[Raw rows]
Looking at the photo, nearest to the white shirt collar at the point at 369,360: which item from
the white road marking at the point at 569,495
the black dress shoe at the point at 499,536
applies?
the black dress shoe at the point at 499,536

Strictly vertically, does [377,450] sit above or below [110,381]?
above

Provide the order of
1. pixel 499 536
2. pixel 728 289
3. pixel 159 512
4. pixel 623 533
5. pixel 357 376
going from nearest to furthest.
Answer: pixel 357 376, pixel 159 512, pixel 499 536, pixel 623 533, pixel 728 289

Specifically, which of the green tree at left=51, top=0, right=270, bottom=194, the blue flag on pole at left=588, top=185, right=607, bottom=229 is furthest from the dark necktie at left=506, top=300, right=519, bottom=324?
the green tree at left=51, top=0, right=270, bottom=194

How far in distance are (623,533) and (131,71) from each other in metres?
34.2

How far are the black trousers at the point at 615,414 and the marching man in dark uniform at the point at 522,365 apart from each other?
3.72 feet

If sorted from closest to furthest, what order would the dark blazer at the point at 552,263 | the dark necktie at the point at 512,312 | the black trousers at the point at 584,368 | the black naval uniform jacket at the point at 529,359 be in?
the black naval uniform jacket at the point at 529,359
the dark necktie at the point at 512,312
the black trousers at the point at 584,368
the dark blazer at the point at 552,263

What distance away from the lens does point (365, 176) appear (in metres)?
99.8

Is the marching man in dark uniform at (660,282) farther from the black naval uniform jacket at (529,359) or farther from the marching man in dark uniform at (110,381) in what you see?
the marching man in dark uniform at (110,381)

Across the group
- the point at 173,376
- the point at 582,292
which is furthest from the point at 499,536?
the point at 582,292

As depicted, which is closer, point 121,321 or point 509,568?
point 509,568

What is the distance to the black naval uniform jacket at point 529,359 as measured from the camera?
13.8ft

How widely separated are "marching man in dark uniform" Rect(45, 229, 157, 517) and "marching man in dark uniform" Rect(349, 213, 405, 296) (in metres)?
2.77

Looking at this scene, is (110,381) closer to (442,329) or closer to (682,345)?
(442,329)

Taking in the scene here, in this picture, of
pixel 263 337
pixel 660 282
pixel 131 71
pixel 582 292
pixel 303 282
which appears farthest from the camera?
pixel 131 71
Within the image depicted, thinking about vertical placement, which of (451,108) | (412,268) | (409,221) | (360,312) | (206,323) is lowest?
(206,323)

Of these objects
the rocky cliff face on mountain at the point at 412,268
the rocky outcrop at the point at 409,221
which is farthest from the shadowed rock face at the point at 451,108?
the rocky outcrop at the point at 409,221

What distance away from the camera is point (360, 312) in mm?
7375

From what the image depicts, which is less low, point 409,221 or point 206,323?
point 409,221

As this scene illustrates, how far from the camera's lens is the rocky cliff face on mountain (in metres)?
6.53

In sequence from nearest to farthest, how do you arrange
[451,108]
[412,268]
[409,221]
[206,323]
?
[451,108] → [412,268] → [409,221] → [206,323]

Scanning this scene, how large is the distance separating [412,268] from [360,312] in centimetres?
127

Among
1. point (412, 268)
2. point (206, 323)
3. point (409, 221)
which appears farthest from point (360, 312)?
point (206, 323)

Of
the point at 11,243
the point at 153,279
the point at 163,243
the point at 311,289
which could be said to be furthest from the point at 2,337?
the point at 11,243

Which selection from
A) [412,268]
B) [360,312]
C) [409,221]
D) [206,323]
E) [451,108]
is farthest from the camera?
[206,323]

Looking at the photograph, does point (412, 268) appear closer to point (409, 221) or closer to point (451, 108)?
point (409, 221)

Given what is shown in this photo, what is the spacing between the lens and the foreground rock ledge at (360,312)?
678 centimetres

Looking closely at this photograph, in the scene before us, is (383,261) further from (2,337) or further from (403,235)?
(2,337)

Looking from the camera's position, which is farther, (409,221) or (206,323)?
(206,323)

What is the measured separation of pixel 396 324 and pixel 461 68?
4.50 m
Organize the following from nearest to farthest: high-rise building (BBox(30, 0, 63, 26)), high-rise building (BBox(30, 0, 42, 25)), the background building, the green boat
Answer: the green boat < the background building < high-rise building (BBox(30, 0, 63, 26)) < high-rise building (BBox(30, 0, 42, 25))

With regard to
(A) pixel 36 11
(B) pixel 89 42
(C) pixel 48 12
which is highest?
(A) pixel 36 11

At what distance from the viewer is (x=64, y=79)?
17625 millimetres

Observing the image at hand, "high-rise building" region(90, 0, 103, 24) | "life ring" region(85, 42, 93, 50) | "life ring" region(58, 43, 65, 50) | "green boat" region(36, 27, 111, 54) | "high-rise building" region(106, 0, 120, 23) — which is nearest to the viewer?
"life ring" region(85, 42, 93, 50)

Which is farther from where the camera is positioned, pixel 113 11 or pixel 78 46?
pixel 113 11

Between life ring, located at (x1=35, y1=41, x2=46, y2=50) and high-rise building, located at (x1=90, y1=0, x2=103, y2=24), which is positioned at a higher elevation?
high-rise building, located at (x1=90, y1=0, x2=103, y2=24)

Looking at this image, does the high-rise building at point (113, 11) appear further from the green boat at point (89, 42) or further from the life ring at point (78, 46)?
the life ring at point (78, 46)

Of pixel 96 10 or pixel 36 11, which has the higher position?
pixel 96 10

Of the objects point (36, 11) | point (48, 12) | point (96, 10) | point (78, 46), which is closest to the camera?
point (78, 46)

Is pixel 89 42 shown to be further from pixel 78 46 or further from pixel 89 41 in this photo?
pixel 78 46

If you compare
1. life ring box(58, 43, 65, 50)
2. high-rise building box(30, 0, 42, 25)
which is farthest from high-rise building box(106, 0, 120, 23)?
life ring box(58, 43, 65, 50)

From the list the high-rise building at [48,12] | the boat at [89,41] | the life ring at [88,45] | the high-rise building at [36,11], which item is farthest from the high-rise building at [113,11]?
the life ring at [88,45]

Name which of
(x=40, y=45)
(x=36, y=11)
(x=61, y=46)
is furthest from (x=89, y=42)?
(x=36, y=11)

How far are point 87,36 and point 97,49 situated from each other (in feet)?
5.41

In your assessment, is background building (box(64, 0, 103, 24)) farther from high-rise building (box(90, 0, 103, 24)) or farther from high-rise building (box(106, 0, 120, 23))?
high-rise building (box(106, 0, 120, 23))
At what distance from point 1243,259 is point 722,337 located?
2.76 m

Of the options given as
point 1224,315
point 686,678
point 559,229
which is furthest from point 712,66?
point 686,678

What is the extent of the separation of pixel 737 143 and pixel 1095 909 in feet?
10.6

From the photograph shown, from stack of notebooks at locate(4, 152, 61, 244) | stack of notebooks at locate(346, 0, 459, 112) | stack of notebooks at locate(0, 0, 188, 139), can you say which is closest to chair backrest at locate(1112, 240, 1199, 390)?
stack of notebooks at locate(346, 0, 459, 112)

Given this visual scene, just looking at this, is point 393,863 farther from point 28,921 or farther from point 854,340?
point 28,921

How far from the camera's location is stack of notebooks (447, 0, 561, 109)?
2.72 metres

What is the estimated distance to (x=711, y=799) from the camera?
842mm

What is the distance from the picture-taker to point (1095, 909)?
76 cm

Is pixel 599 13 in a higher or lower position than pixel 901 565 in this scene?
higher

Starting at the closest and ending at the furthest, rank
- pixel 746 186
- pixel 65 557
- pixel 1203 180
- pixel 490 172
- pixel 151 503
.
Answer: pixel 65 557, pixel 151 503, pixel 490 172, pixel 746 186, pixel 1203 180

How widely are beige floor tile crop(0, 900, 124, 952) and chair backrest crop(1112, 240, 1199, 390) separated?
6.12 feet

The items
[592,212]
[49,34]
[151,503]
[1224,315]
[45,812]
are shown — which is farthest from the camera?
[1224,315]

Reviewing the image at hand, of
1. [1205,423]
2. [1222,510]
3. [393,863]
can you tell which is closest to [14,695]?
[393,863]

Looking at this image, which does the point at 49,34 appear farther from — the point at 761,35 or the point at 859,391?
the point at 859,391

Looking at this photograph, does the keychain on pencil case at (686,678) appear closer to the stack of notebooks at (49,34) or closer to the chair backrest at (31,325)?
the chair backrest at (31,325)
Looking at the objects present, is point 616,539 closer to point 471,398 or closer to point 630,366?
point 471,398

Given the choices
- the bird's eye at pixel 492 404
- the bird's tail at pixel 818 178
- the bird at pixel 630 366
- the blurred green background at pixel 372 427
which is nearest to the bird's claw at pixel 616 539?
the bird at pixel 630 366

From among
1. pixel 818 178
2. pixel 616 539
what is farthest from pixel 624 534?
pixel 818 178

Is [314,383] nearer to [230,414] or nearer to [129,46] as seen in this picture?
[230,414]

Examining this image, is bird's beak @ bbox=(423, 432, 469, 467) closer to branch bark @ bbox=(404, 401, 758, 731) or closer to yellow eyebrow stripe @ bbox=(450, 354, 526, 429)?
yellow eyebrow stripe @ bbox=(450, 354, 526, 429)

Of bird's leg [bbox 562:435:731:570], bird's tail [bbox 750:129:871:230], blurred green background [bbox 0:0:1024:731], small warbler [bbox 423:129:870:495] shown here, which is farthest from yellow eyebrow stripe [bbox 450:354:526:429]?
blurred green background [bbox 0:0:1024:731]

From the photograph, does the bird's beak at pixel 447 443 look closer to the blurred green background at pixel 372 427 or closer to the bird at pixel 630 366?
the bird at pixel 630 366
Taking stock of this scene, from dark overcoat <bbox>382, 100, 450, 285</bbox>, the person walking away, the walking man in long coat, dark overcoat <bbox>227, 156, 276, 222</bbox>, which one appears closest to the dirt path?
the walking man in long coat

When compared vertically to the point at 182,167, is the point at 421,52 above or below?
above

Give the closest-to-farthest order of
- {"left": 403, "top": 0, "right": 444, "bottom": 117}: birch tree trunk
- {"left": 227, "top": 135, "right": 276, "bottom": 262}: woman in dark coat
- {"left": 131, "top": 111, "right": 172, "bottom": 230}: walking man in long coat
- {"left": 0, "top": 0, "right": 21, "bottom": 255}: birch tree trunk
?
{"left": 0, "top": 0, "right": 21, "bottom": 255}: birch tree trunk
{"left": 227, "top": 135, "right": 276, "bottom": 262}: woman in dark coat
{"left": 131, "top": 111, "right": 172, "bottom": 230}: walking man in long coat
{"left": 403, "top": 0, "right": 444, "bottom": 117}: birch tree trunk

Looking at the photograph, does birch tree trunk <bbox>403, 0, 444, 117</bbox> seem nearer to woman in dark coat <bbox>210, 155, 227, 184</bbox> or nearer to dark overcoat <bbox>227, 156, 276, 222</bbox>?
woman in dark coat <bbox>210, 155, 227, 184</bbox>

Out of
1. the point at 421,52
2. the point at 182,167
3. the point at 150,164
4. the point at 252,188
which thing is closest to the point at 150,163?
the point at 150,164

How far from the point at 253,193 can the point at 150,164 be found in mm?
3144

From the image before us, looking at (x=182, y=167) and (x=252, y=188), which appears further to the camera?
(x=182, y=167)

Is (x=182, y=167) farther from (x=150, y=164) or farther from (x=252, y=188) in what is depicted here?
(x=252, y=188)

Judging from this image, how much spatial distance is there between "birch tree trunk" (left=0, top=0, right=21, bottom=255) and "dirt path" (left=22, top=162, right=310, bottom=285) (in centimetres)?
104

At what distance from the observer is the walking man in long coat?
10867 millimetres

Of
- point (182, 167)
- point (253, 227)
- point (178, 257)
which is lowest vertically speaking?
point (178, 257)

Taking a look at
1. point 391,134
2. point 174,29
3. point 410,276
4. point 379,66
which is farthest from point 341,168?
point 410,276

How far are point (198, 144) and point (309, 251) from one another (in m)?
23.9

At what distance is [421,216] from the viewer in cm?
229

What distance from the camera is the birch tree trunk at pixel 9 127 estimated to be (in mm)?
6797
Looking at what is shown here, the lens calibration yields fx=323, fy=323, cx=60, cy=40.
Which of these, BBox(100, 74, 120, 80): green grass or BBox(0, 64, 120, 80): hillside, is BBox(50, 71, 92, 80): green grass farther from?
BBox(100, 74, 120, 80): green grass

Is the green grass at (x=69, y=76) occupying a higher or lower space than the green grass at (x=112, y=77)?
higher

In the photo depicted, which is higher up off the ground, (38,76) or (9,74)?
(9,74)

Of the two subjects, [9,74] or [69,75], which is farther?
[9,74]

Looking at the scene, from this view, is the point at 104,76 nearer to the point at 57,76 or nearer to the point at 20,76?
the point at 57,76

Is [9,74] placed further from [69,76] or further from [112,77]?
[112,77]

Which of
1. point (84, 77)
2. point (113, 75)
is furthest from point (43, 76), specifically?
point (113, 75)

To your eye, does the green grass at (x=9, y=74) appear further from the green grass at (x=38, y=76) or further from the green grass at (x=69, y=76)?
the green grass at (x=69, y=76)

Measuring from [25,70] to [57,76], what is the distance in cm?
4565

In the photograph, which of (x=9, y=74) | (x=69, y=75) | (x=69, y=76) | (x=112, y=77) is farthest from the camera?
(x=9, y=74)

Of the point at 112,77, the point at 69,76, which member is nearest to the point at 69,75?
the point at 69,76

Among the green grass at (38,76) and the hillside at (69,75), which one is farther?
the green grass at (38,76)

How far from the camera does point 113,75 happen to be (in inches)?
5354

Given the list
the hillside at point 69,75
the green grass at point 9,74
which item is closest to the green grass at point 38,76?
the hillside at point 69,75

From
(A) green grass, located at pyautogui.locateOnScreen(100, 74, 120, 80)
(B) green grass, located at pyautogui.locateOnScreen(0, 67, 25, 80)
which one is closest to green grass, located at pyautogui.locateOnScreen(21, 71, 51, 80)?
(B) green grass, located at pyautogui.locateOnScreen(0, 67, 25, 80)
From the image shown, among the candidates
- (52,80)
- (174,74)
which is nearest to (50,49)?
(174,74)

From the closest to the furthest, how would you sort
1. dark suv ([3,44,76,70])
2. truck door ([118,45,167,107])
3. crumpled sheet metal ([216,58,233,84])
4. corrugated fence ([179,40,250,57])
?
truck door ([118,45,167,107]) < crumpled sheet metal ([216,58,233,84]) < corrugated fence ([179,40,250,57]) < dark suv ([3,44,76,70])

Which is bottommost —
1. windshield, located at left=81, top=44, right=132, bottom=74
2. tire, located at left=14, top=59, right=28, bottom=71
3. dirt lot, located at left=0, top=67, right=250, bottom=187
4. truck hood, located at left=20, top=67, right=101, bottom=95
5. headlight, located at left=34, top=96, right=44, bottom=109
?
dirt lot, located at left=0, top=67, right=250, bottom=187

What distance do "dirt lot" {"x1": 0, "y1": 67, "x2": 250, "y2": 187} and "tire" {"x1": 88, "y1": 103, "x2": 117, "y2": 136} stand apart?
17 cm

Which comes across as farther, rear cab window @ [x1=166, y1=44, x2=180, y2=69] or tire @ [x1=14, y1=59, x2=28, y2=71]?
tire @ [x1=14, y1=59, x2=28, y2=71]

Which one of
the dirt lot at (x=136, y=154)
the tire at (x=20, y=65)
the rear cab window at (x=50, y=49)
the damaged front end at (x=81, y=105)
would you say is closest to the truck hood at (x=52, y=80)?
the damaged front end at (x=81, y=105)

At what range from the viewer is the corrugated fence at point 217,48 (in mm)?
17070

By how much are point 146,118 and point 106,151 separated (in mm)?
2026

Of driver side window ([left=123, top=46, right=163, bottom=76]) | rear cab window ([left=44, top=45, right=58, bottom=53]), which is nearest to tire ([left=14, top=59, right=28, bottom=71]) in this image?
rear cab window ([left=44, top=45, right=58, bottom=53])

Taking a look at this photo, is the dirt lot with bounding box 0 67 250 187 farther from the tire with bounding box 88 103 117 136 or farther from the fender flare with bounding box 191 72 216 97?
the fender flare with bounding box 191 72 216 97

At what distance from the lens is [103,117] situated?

[Written task] Begin at the line that has "What is the estimated" and stop after the line that has "Answer: pixel 65". Rewrite only those lines from the rows, switching "camera" to "viewer" and leaving everything else unchanged.

[Full response]
What is the estimated distance to (x=711, y=799) from the viewer?
842mm

What is the distance from the picture-taker to point (1095, 909)?
76 cm

Is pixel 599 13 in a higher or lower position than pixel 901 565 in this scene?
higher

Starting at the closest and ending at the furthest, rank
- pixel 746 186
- pixel 65 557
- pixel 1203 180
- pixel 490 172
- pixel 151 503
.
Answer: pixel 65 557, pixel 151 503, pixel 490 172, pixel 746 186, pixel 1203 180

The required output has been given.